Cost of revenues as a percentage of revenues was 77.14 percent in 2016 compared to about 91 percent in the year before. Operating expenses accounted for roughly 32 percent of the revenues. R&D expenses accounted for 11.9 percent of the revenues in 2016, down from 17.7 percent in 2015.
Consequently, Tesla reported a loss of $674.91 million or $4.68 per share in 2016 compared to a loss of $888.66 million or $6.93 per share in 2015.
Cash and cash equivalents at the end of the year stood at $3.39 billion, including $2.2 billion in money market funds.
In its 10-K for the fiscal year ended December 2016, the company said its current sources of liquidity and cash flows are used to fund:
- R&D expenses.
- Ongoing operations.
- Initial investments in tooling and manufacturing capital for its Model 3.
- Continued construction of Gigafactory.
- Expansion of its retail store, service centers and Supercharger network.
In the 10-K, the company also revealed that it expects to invest between $2 billion and $2.5 billion ahead of the start of Model 3 production in 2017.
The company also expects total vehicle production of 500,000 in 2018, double that of its original plan.
Tesla had a negative operating cash flow of $123.829 million in 2016, narrower than the outflow of $524.50 million in 2015.
Why Is Model 3 Production Cash Draining?
The Model 3 is Tesla's upcoming all-electric, four-door, compact, luxury sedan, launched March 31. The company has hinted it would start producing the vehicle on a limited scale in July 2017, with the output expected to ramp up to 5,000 vehicles per week in the fourth quarter and 10,000 per week in 2018. The company indicated deliveries for new reservation would begin in mid-2018 or later.
The vehicle is priced at $35,000.
The company's stable currently includes the Model S, an all-electric sedan that began selling in June 2012, and the Model X, an all-electric SUV. Model X deliveries commenced in the second quarter of 2015. The Model S's cash price is $71,300, although it could come cheaper due to the federal tax credit and estimated gas savings over the years. Meanwhile, Model X is priced at $83,000.
Tesla's vehicles are also available on loans and leases.

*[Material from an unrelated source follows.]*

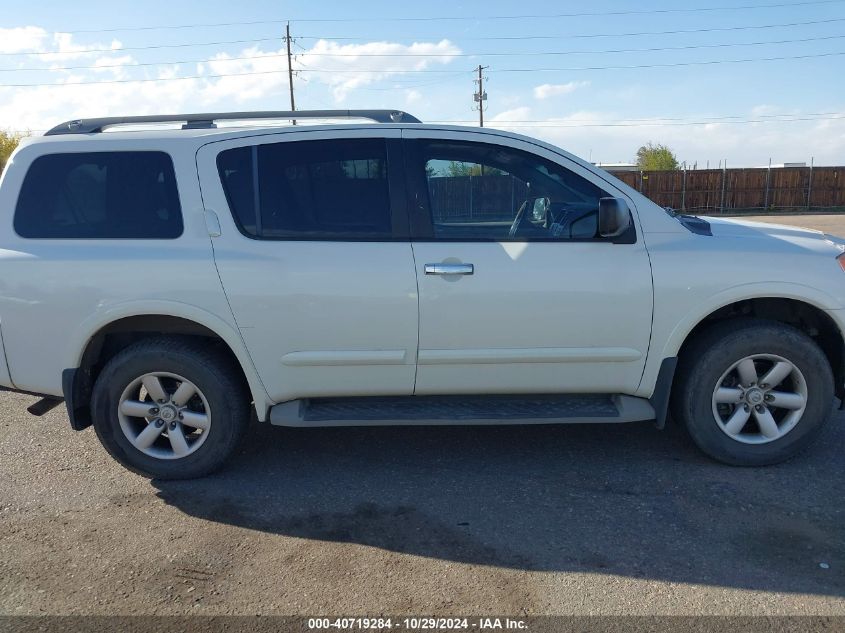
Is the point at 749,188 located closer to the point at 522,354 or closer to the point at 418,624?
the point at 522,354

Estimates released by Edmunds pitched the average vehicle transaction price in the United States at $34,077 in 2016, up 2.7 percent from 2015. The firm predicts a further increase in price to $35,000 in 2017.
With Model X's pricing affordable, demand has gone through the roof. It is estimated that pre-order numbers are running close to 400,000, with the frenzied interest forcing the company to give a pushed back deadline for new reservations. In comparison, Tesla produced 22,200 vehicles (Model S and Model X) in the fourth quarter of 2016, with the annual production at 50,700. The pre-orders suggest that Tesla has to ramp up production at double that of the current rate.
The strong demand and Tesla's precarious cash flow position makes it imperative for the company to tap the market for the incremental expenditure associated with the commercial launch of its Model 3 vehicle. The news on the offering is a proof that Tesla is leaving no stones unturned in its efforts to capitalize on the frenzy.